Job: Copy the line containing "Examining the image, is", then all lines after it up to and including the final line of the material, exactly and without additions.

Record excerpts:
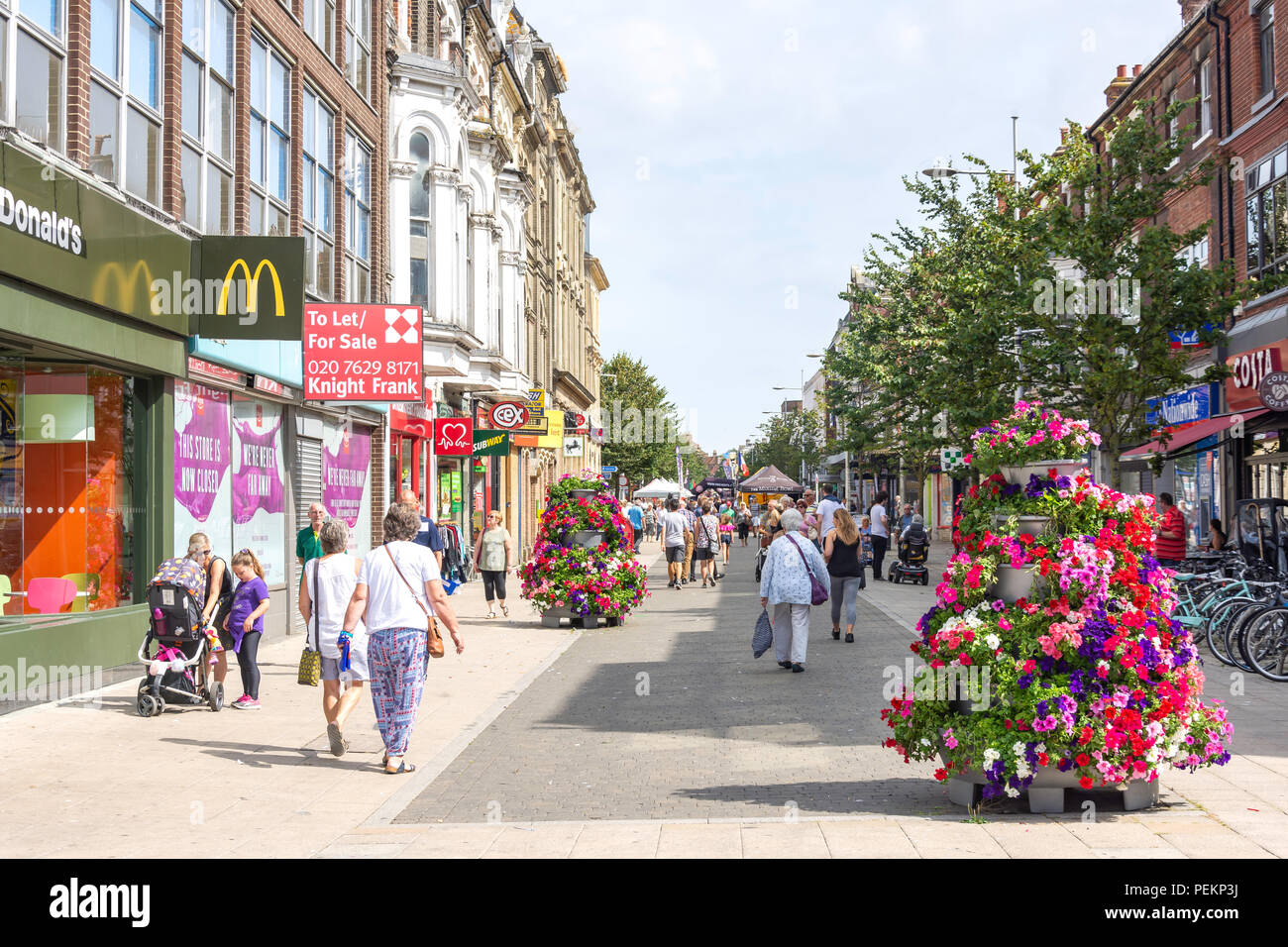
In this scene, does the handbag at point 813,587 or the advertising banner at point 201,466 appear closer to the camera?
the handbag at point 813,587

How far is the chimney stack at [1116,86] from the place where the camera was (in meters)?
34.5

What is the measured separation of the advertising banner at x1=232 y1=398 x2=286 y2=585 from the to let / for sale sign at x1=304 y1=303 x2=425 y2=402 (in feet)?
3.66

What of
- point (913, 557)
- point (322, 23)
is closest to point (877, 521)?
point (913, 557)

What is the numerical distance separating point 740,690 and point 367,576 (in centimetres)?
449

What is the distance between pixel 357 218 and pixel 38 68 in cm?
1075

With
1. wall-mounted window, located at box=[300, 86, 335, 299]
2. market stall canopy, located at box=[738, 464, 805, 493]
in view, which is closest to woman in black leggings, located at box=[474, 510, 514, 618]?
wall-mounted window, located at box=[300, 86, 335, 299]

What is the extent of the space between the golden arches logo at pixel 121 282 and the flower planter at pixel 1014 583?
843 centimetres

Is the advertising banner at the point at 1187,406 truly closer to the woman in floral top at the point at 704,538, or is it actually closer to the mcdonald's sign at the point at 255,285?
the woman in floral top at the point at 704,538

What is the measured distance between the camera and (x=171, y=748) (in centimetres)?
912

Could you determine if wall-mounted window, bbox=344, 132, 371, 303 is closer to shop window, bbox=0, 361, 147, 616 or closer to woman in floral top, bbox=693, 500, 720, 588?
shop window, bbox=0, 361, 147, 616

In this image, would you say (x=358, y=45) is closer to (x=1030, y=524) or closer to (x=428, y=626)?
(x=428, y=626)

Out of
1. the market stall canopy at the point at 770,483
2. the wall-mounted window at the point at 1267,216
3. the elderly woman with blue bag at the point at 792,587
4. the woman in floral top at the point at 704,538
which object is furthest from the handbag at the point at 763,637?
the market stall canopy at the point at 770,483

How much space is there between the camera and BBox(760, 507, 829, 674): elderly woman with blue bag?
41.9 feet

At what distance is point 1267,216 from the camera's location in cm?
2330
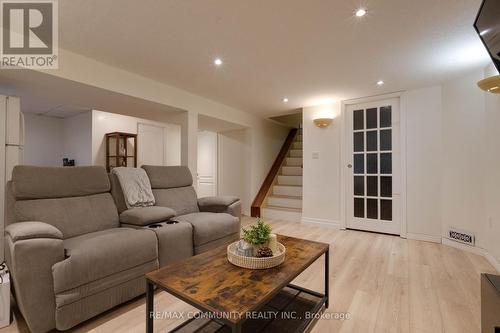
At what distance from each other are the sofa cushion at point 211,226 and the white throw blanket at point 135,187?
0.39 metres

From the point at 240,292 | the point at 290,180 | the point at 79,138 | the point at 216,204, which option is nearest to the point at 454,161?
the point at 290,180

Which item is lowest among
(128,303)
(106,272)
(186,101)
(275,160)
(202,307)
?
(128,303)

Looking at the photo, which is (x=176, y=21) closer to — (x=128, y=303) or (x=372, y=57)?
(x=372, y=57)

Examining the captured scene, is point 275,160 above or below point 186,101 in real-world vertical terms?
below

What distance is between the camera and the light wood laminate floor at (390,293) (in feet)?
4.90

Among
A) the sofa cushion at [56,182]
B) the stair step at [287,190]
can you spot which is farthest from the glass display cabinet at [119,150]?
Result: the stair step at [287,190]

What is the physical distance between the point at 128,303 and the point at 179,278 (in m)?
0.88

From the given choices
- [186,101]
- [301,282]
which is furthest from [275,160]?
[301,282]

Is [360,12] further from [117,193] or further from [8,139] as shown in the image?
[8,139]

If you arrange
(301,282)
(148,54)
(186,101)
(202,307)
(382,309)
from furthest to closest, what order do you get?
(186,101), (148,54), (301,282), (382,309), (202,307)

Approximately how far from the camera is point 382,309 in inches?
65.7

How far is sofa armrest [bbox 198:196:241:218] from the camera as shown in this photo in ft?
9.45

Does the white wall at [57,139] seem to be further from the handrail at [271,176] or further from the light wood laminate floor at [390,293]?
the light wood laminate floor at [390,293]

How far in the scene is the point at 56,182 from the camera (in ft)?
6.43
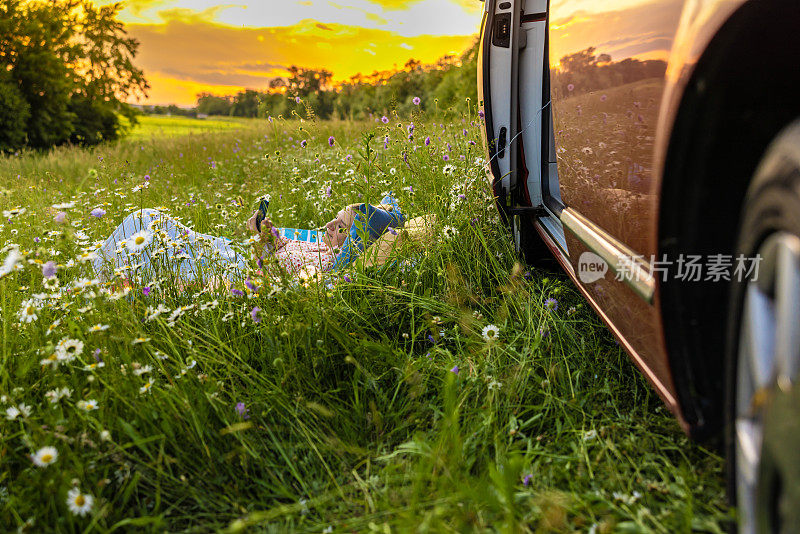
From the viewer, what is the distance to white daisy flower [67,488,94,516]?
1285mm

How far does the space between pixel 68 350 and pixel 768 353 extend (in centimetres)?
186

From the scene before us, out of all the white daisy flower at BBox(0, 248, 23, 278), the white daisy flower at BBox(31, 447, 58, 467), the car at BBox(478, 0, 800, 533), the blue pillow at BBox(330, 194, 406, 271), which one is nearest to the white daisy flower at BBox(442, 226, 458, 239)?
the blue pillow at BBox(330, 194, 406, 271)

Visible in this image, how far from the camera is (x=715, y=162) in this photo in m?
1.08

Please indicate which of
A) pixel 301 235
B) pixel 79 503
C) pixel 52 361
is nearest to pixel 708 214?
pixel 79 503

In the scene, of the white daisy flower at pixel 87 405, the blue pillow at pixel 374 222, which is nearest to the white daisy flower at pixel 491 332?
the blue pillow at pixel 374 222

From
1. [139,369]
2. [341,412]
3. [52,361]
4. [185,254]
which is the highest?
[185,254]

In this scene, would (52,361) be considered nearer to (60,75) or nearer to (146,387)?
(146,387)

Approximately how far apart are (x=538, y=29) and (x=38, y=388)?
109 inches

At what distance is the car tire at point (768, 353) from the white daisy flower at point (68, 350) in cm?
171

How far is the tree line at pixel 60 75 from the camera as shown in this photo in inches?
712

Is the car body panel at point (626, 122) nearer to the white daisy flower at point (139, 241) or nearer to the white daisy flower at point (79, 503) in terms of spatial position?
the white daisy flower at point (79, 503)

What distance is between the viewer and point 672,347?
1.19m

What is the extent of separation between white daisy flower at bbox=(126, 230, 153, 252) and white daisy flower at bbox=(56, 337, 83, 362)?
516mm

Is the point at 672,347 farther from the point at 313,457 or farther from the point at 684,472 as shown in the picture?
the point at 313,457
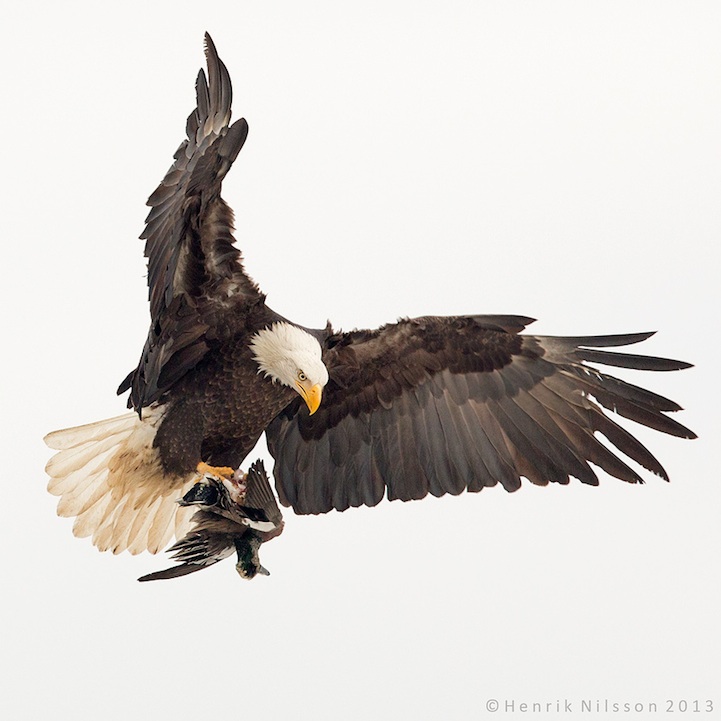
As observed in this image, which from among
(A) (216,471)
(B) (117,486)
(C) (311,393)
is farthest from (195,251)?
(B) (117,486)

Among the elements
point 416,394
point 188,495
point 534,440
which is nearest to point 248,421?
point 188,495

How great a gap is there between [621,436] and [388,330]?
1063 millimetres

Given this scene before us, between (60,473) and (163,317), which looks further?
(60,473)

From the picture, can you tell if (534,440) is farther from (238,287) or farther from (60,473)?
(60,473)

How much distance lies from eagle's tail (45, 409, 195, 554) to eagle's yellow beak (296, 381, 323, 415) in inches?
27.8

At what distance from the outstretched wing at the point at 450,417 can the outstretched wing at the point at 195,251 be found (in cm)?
65

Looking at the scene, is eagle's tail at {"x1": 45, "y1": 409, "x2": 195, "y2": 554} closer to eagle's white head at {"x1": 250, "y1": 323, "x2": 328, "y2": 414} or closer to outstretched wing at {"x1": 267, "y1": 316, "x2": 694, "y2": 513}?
outstretched wing at {"x1": 267, "y1": 316, "x2": 694, "y2": 513}

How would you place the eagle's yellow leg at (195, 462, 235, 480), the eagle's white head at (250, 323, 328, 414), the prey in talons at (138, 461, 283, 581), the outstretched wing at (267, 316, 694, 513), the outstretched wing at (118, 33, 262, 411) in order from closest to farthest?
the outstretched wing at (118, 33, 262, 411)
the prey in talons at (138, 461, 283, 581)
the eagle's white head at (250, 323, 328, 414)
the eagle's yellow leg at (195, 462, 235, 480)
the outstretched wing at (267, 316, 694, 513)

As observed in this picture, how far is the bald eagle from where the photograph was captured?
5520 mm

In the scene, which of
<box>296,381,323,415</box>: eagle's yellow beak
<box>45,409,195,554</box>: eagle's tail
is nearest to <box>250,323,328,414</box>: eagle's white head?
<box>296,381,323,415</box>: eagle's yellow beak

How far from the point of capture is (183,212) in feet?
16.8

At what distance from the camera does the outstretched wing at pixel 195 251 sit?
510cm

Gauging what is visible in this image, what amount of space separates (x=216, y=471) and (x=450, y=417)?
107cm

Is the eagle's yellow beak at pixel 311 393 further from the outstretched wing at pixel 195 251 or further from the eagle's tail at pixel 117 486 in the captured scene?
the eagle's tail at pixel 117 486
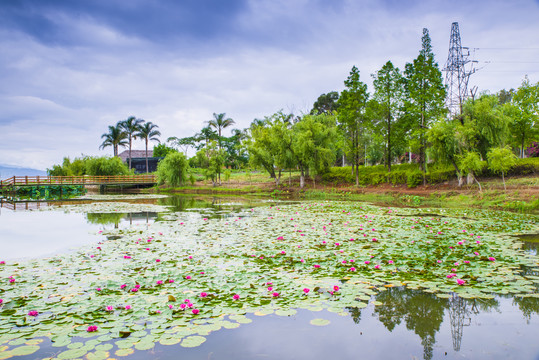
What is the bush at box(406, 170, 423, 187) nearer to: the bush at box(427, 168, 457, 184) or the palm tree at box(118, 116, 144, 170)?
the bush at box(427, 168, 457, 184)

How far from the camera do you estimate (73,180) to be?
44656 mm

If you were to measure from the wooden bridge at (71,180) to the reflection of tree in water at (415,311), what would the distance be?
1784 inches

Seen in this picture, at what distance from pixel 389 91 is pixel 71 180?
4277cm

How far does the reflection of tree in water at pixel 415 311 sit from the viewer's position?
3.70 m

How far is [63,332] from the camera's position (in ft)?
11.7

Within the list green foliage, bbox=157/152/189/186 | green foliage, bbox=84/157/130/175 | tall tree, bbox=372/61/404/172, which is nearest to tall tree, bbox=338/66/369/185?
tall tree, bbox=372/61/404/172

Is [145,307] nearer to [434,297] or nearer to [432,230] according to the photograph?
[434,297]

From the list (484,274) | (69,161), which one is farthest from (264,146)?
(69,161)

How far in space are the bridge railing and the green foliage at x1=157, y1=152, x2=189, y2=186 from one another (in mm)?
6761

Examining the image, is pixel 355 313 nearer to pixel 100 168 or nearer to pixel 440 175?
pixel 440 175

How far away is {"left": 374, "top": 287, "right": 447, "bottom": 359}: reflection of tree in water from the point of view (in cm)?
370

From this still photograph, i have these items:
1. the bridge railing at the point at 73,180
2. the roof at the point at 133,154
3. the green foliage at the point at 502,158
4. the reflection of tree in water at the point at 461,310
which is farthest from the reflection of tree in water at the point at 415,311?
the roof at the point at 133,154

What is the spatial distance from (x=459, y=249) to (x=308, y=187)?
2870 centimetres

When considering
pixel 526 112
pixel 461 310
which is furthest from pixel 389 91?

Task result:
Examining the image, is pixel 355 313 nearer to pixel 100 168 or nearer to pixel 440 175?
pixel 440 175

How far away is {"left": 374, "top": 287, "right": 447, "bottom": 359}: reflection of tree in water from the point of view (in cm)?
370

From this still photograph, i have these items:
1. the bridge railing at the point at 73,180
2. the roof at the point at 133,154
3. the green foliage at the point at 502,158
4. the reflection of tree in water at the point at 461,310
which is farthest from the reflection of tree in water at the point at 415,311?
the roof at the point at 133,154

What is the spatial distance from (x=459, y=249) to (x=308, y=187)?
2870 centimetres

When considering
pixel 526 112
pixel 461 310
which is furthest from pixel 389 91?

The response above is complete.